In a piece published in Portfolio Adviser, Church House joint CIO Jeremy Wharton gives a detailed assessment of credit markets

In the face of Brexit confusion, 2019 may not be a good year to attempt annual predictions. If some kind of workable withdrawal agreement is ratified, most likely involving an extension of the timeline, or another alternative emerges, then there may be enough clarity for forecasting.

A ‘no-deal’ exit would unsettle (or panic) many businesses. Whichever way people voted in the referendum, it was not to find themselves in the current situation.

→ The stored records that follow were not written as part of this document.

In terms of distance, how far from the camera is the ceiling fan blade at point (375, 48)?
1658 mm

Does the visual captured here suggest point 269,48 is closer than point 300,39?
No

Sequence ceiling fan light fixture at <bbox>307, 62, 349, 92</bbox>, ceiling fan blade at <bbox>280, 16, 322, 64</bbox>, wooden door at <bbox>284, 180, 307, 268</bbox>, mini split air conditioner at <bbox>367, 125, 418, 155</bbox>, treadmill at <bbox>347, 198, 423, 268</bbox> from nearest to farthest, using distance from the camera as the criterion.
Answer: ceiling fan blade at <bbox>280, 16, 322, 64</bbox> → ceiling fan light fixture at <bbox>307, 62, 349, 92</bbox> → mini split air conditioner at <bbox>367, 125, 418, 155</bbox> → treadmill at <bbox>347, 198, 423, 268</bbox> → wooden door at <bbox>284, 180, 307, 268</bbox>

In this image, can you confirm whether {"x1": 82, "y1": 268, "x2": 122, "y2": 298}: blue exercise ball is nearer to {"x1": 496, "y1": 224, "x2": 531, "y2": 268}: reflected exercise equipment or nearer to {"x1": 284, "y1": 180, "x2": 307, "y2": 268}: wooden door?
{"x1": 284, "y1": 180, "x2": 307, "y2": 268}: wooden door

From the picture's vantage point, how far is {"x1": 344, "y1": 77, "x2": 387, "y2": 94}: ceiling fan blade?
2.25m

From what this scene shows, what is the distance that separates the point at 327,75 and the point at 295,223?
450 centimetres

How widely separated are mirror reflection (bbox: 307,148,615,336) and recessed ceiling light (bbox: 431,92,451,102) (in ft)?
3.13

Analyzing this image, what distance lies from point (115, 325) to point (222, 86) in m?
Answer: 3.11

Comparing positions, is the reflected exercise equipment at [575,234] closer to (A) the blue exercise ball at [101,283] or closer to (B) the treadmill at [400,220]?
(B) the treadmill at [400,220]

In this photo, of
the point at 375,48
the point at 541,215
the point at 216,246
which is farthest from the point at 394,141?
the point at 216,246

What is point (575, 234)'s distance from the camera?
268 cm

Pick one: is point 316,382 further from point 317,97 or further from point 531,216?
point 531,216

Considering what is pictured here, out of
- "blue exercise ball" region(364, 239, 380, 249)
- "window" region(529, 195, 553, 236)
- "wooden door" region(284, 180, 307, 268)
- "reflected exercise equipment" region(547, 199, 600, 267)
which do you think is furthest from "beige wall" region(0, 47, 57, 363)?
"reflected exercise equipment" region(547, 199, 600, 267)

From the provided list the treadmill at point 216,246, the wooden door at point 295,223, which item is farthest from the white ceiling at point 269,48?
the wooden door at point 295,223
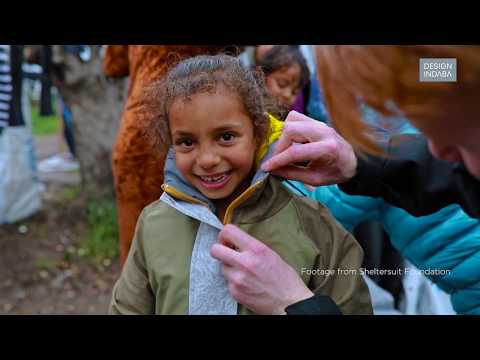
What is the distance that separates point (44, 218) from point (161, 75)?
1.44m

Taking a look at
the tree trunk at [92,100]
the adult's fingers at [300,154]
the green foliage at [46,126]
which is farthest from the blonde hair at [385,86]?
the green foliage at [46,126]

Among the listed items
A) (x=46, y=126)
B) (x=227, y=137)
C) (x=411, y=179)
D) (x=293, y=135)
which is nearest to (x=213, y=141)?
(x=227, y=137)

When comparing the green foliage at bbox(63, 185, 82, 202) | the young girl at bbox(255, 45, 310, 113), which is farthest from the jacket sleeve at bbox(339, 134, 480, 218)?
the green foliage at bbox(63, 185, 82, 202)

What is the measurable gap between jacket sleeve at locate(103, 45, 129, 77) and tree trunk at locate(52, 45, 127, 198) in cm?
80

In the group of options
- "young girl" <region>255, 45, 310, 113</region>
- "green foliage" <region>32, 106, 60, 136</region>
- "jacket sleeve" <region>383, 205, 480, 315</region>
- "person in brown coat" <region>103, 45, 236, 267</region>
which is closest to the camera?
"jacket sleeve" <region>383, 205, 480, 315</region>

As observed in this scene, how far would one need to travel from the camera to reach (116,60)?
1481 mm

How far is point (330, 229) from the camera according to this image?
1.05 meters

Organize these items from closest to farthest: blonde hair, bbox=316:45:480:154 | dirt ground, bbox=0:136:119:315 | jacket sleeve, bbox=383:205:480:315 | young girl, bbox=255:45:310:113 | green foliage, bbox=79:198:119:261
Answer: blonde hair, bbox=316:45:480:154, jacket sleeve, bbox=383:205:480:315, young girl, bbox=255:45:310:113, dirt ground, bbox=0:136:119:315, green foliage, bbox=79:198:119:261

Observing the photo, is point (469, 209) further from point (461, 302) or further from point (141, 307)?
point (141, 307)

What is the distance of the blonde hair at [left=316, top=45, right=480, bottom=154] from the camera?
0.81 m

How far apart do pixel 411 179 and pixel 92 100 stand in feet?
5.42

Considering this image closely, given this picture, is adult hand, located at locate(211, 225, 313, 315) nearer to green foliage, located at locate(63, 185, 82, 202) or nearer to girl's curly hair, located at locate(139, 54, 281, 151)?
girl's curly hair, located at locate(139, 54, 281, 151)

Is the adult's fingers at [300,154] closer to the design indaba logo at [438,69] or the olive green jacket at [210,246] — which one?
the olive green jacket at [210,246]
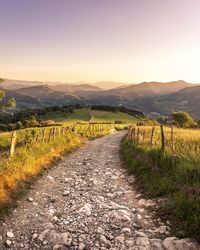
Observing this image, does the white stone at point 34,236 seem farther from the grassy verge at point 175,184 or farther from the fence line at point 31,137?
the fence line at point 31,137

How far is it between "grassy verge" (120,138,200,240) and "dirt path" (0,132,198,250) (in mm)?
606

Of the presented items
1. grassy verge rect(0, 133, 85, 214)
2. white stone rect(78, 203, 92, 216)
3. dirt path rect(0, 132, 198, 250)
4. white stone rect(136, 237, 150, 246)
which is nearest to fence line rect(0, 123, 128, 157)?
grassy verge rect(0, 133, 85, 214)

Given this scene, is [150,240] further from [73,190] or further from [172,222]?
[73,190]

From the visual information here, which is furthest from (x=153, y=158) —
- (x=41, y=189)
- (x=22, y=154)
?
(x=22, y=154)

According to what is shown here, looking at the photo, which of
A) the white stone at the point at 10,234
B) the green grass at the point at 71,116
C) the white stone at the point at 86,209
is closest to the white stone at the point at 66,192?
the white stone at the point at 86,209

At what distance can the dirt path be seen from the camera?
8016mm

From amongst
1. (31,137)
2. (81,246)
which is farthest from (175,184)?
(31,137)

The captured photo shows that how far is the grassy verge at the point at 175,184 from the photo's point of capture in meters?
8.74

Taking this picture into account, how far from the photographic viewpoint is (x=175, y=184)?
11.5 meters

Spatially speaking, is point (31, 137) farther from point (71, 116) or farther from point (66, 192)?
point (71, 116)

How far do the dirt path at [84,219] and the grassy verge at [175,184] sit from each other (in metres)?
0.61

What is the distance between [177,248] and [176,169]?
563cm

The never-ending ‘B-word’ worries continue to weigh on sterling and, unsurprisingly, confidence in some UK corporates and their credit is fragile.

The cost of borrowing for these companies is rising, however this plays out, and this is not a cost that is represented in headline inflation numbers.

Governor Carney has repeatedly appeared in front of the Treasury Select Committee to warn of risks and potentially higher rates – but still no one seems to be listening.

The cost of insuring UK debt through sovereign credit default swaps has climbed to levels not seen since mid-2016. Despite this, the UK economy chugs along with fairly solid, if unspectacular, growth rates although reduced business investment does not bode well.

Weak manufacturing and industrial production numbers are countered by strong service sector growth. However, inflation remains just above target and with employment levels at around full capacity, wage inflation is beginning to feed through.

Liquidity and volatility

Away from the UK and Europe, other leading economies – the US, China, Japan – barely have Brexit on their radar but still have plenty of worries. Even if there is a slowdown in 2019, the OECD is still forecasting global growth of 3.5%.

We are optimistic that Q4 2018 volatility contained the worst of the global derating of risk assets (93% of risk assets performed negatively over 2018, according to Deutsche Bank) but remain wary as central bank quantitative tightening is with us.

The Federal Reserve is rightly continuing to shrink its balance sheet, while possibly showing some flexibility over the pace of rate hikes. The Trump administration suffered more high-profile departures but Jerome Powell remains in place and not focused on equity indices.

Although the European Central Bank has already begun to rein back asset purchases, attempting to wean markets off the situation it created, this has barely started. There is a long road ahead and we fear the withdrawal of liquidity will lead to further bouts of volatility.

Globally, tightening credit conditions and the reversal of the liquidity story underpinning credit spreads prompted nothing but widening all last year.

The iTraxx Europe Main Investment Grade Index started the year at 45 and ended it at 87, the iTraxx index of crossover credits (investment grade to sub-investment grade) has widened from 233 to 352 and there has been precious little stability so far this year. December was one of the quietest on record for investment grade issuance.

Big issue

The primary market has had an active start to 2019 but only with issuance from sovereigns, supranationals and agencies (who usually have a busy start to the year) or higher-grade issuers.

Unlike most of 2018, when just about any issuer could come to market and easily raise funding at terms advantageous to them rather than the investor, these have needed to offer generous new issue premiums.

The high yield market closed in December with not a single new issue printing. The leveraged loan market, one of the hottest parts of credit markets earlier in 2018, followed the usual course of reducing yields, covenants and credit quality until the market balked, it too effectively closed for new issuance.

These loans had been in demand as retail investors indiscriminately searched for yield packaged up as collateralised loan obligations (CLO), a record $127bn issued in 2018, but CLO issuance has shrunk rapidly and suffered significant price declines since.

As the complacency around credit risk vanished, many factors combined to inject volatility into credit sectors, and specific stories have started to emerge.

Ten years ago, GE was one of the small, select number of AAA-rated corporates. It has now just been downgraded further to BBB+, signifying a dramatic fall from grace.

GE Capital UK Funding has £4bn in sterling liabilities and even its sub-two-year issues are nearly 4% over equivalent gilts. This time last year that spread was around 0.6%.

The once mighty Pacific Gas & Electric Co, hit hard by potential wildfire liability claims, now trades as junk and looks likely to file for Chapter 11 bankruptcy protection. While it has no euro or sterling-denominated bonds, it has $21bn outstanding in dollar debt issues.

Fall from grace

The trend of lower-grade issuance has led to an overall degradation of the quality of the stock of credit risk, and, as ever, the weakest credits have been hardest hit as a result of volatility.

A recent study from Moody’s analysed the quality of outstanding liabilities across the credit spectrum and concluded that such an “unprecedented amount of BAA-grade bonds menaces the credit outlook”.

From a dollar perspective, the amount of BAA-rated corporate bonds is now around $2.83trn, versus $2.62trn of single-A corporates and only $629bn of AA or higher, meaning the US investment grade corporate bond market, from a ratings view, is the riskiest it has been since 1981.